**Data section:**
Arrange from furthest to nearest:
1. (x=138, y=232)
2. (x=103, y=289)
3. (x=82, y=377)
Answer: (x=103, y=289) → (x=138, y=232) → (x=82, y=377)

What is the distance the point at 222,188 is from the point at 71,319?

**Problem to work on:**
Set down all of the material above, word for word and line for line.

**Reply:**
Arrange from furthest to nearest:
1. (x=138, y=232)
2. (x=103, y=289)
3. (x=82, y=377)
Answer: (x=103, y=289) → (x=138, y=232) → (x=82, y=377)

What is the distance the point at 222,188 is from the point at 71,319?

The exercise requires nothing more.